— Aim —
Count the lines of the material below that contain the word "among", and reply with that number alone.

— Information shown —
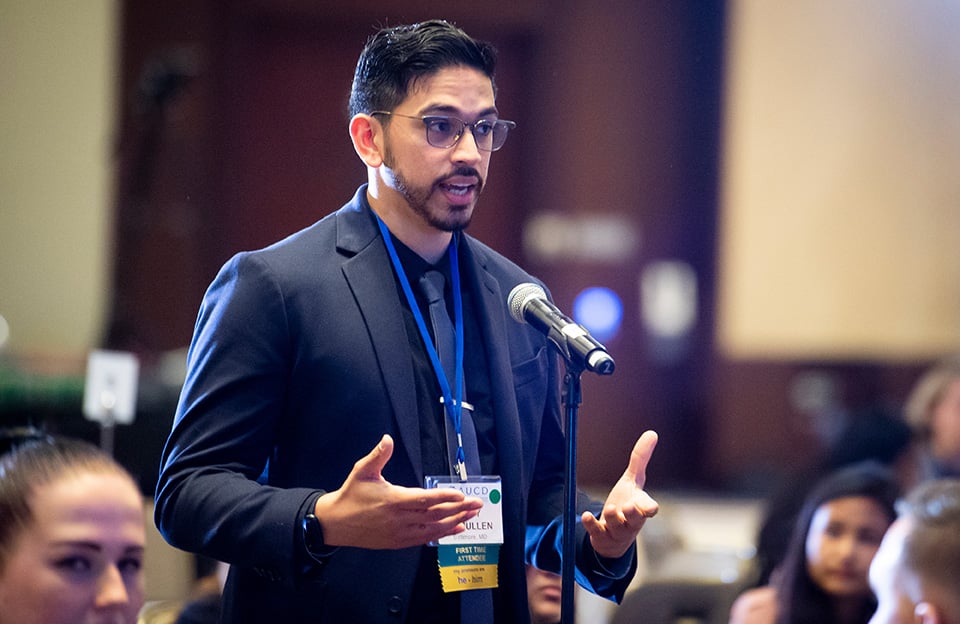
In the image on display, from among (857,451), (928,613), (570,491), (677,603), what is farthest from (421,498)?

---

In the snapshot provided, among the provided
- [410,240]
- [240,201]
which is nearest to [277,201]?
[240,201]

— Response for this exercise —
2